Risky Business
Ambrose Bierce (1842–1914), The Devil’s Dictionary (1881-1906).
They should have known better than to have lived there. Geographically, they were uniquely vulnerable to hurricane damage, yet they depended upon frail bridges and antiquated roads to evacuate people in the event of an emergency – and most knew that they wouldn’t evacuate because it was too expensive and far too difficult. There had been killer storms in the past, but for the last few decades, it had been relatively calm. In the era preceding environmental regulations, seawalls, fill and drains had changed the landscape, permitting building closer and closer to the ocean. They preferred to whistle in the dark, knowing that the major storm that would wipe them out was just a matter of time. However, it was still a major tourist destination, even internationally, and the tourists who flocked there during hurricane season had no idea that they were balancing on a razor’s edge. Hundreds of old people, some in nursing homes, were trapped in the onrushing wind and tides, and the plans to protect them were tenuous at best. Homes, businesses, roads, electricity, septic lines – all flooded, corroded by seawater and made home to mold spores. What were they thinking?
New Orleans? No, Cape Cod.
Our brave spit of sand in the Atlantic is as doomed to the onrushing tides as the city below sea level. We do not talk about evacuation plans, because we know there are no real evacuation plans.
We need to recognize one thing. Painful though it may be, we may owe an apology to the insurance industry.
When Andover Mutual began the exodus from the Cape Cod homeowners insurance market in 2004, citing new insurance industry ‘computer models’ predicting increased hurricane activity, the loss-free policyholders of decades responded with an angry and collective, ‘Yeah, right!’. That year, four seperate hurricanes slammed Florida. This year, an unprecedented Category 5 hurricane made landfall in the Gulf Coast.
It appears the computers may have been on to something.
Now, the Massachusetts Fair Plan, the state's home insurer of last resort which was forced to step into the breach, is seeking state approval for a 25% increase in the price of its standard homeowner's policy next year on Cape Cod, Nantucket and Martha's Vineyard, which would bring the average home up to around $2,000 – with wind exclusions of many thousands of dollars as part of the deductible. They now insure about 28% of the homeowners on the Cape and Islands, far beyond the intended capacity of this ‘bad risk’ agency. They are also seeking other shoreline increases, 20% in Plymouth and New Bedford, and 9.5% in Fall River. Weakly, they assert that this is a 12.9% increase statewide, but in Roxbury, Mattapan, and Dorchester, where the Fair Plan has a significant presence, a rate increase of 5.9% is being sought.

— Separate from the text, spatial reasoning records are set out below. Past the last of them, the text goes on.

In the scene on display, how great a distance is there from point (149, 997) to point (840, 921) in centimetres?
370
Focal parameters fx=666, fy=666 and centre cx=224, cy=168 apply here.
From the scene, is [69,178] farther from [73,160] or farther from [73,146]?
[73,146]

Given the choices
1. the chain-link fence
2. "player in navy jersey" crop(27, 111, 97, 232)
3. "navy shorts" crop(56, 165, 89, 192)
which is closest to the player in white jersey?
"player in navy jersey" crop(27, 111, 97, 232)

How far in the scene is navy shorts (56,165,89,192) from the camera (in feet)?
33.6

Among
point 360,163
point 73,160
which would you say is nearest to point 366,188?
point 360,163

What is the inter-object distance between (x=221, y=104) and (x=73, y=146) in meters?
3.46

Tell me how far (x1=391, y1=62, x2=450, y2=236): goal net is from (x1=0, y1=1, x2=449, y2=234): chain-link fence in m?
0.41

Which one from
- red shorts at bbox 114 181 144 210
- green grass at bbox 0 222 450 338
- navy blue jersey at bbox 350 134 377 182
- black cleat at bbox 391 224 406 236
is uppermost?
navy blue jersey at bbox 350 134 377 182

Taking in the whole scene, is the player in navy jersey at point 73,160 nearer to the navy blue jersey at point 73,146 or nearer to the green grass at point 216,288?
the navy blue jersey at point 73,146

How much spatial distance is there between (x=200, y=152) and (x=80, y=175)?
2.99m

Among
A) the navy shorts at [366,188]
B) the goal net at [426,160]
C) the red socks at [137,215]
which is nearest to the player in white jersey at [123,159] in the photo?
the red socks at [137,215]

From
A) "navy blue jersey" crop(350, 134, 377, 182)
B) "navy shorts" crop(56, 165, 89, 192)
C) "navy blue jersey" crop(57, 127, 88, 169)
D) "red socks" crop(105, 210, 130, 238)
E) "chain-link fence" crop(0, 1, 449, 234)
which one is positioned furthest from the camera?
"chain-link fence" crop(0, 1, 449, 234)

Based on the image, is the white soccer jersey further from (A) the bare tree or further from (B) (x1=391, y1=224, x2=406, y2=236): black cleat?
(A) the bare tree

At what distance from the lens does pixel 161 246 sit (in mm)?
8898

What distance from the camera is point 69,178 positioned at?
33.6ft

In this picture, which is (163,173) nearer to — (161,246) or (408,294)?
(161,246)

In fact until the Legislature changed the formula last year (and Porcupine would give a great deal to know whose doing that was), a 5.9% increase is all that would have been permitted across the board. Why the Boston area customers are still protected by the old rate limits, while we on Cape are thrown to actuarial wolves, is not known.
We are a greater risk – but why not charge that 12.9% statewide, instead of heaping it all on us? A basic principle of insurance is to spread risk as widely as possible, inevitably overcharging some, to create a manageable pool of exposure. It’s bad enough that standard insurance companies are permitted to excise our risky area from their portfolio, but why is the ‘insurer of last resort’ also allowed to charge us more as well?
We are a terrible risk. In addition to the increase in storm activity, the increase in value of the homes insured in Barnstable County in the last 30 years has been astounding. The cost to rebuild these more expensive homes also factors into the rate calculations. Also, insurance companies must procure reinsurance to ensure that they can meet claims when they happen, and since 9/11 the reinsurance market has been drained of capacity.
What is especially disturbing is that the Fair Plan says that these rates were requested before Katrina, and even then, a 68.5% increase was warranted on the Cape based on loss exposure. They see the 25% as moderate. Imagine what it will be when Katrina is figured into the mix?
Action must be taken now to stop county-based rate increases in the Fair Plan, and force it to live up to its name. In the meantime, we need to be realistic about housing here, and recognize that we cannot continue to increase capacity without a real exit strategy. Denial is more than a river in Egypt – it’s also a breached reef in Chatham.